* **Text passage**
********************

If you recommend a wiki, what Wikis would you recommend to use? internal? hosted? free? paid?

+5  A: 

If you can muster the support, a social medium that has reputation (like this very site) can work extremely well on an intranet. People need a bit of an incentive to feed the knowledge base.

James A. Rosen
If you don't want to implement _Stack Overflow_ then you could use a wiki and have a "top contributors" page simply counting number of edits or such. - not perfect, but a good incentive if you're in a hurry.
AJ
+15  A: 

I'd recommend using a wiki. It works extremely well as a central documentation source and has built-in revision control. Also you can reference the docs in the code via URLs.

David Arno
We use TWiki in my company hosted on our server. It works great but it can be messy if it is not well-organized.
madgnome
I'd say, wiki works only until your organization has not reached certain size.
Alex B
I work for one of the largest software companies in the world and we still use wikis. Finding the right wiki can be challenging, though.
David G
madgnome, I'd agree that a wiki can be messy. Layout and formatting styles need to defined and ideally some people should act as editors, tidying up others' efforts when they are messy.

********************

* **List of tasks**
1. In the discussion about wikis, which wiki does madgnome's company use, and where is it hosted?
2. Extend the discussion about wikis for documentation with further comments that follow its final reply.

* **Raw data**
********************

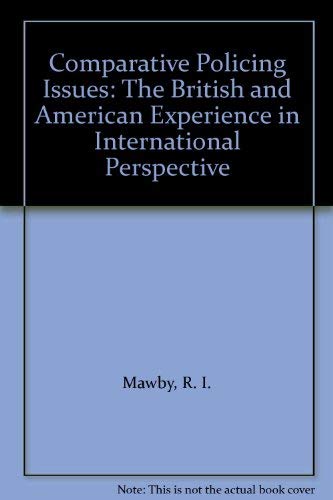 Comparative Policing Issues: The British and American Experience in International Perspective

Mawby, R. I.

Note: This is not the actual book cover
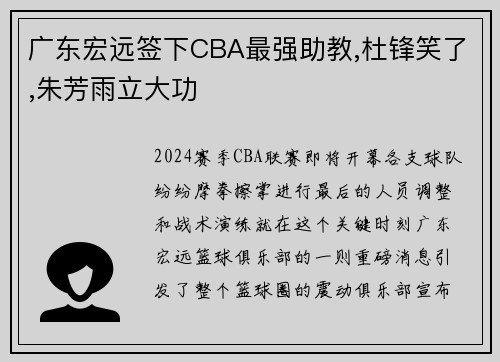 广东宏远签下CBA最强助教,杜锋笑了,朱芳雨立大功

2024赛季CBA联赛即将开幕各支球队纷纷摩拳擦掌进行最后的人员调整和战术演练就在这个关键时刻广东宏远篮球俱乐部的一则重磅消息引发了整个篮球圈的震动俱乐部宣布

********************

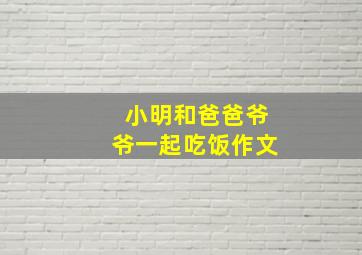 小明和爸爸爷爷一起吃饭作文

********************

* **Exercise responses**
1. TWiki, hosted on the company's own server.

2.
David Arno
@Checkers, sorry to criticise your grammar, but I'm unclear whether you say an organisation has to be a certain size for a Wiki to work; or that it doesn't work with too large an organisation. I'm seen a Wiki work well for a group of 4 developers and for a group of 60 developers.
David Arno
@David, you could've just asked the clarification and not mentioned grammar, because it's confusing only, not wrong. He means wikis won't work in a big organization. (In addition it's I've seen, not I'm seen).
Vinko Vrsalovic
@Vinko, you are right and I apologise for mentioning grammar as it is bad form to criticise another in that way (and I'm liable to get egg on my face next time I mess up my grammar :)
David Arno
+1  A: 

I've used both methods in the past, and found the wiki format to be the most readily accepted. Storing documents in source control can have impacts around merging versions (obviously dependent upon the source control software in use and methodologies applied). The same is true of wiki-based solutions, but for some reason it has never seemed to present a massive problem in the implementations I've used.

The searchability of major wikis is another major factor for its success. It is far easier to look up a search term in a wiki than it is to find a reference to a document in a potentially unrelated piece of code.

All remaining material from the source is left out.